▶ _WORK INSTRUCTION_
Within the entries below, every line containing "Vietnam" is to be copied.

▶ _Saved entries_
Start of Block

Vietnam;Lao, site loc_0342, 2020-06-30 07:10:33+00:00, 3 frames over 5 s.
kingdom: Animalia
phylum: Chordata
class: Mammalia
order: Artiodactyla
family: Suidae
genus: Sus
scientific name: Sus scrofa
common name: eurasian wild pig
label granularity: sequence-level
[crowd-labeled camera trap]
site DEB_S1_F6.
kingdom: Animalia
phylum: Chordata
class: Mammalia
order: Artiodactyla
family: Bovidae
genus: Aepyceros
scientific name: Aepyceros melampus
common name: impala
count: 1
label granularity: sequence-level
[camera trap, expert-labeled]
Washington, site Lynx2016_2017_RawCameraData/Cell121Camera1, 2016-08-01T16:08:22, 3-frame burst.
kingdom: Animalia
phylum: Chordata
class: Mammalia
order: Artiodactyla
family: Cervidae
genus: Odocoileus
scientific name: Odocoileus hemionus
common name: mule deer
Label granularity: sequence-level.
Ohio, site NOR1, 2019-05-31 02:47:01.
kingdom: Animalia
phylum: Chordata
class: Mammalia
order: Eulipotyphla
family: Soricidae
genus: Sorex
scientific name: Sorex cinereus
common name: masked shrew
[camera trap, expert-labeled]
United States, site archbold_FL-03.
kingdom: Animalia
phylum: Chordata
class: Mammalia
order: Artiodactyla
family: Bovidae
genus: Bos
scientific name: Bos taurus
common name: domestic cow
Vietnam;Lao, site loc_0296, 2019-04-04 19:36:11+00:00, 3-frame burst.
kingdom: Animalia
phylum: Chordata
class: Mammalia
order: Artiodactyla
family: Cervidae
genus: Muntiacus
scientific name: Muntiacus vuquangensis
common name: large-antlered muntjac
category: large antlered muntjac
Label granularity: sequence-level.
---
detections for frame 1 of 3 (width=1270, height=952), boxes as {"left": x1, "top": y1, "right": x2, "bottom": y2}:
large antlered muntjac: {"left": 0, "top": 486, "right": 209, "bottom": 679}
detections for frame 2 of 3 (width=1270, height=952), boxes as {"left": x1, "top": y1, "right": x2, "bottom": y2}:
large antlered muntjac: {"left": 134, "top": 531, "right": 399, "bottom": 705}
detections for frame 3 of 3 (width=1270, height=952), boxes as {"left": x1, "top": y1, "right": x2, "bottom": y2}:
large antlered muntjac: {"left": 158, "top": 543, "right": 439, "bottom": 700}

End of Block

▶ _WRITTEN ANSWER_
Vietnam;Lao, site loc_0342, 2020-06-30 07:10:33+00:00, 3 frames over 5 s.
Vietnam;Lao, site loc_0296, 2019-04-04 19:36:11+00:00, 3-frame burst.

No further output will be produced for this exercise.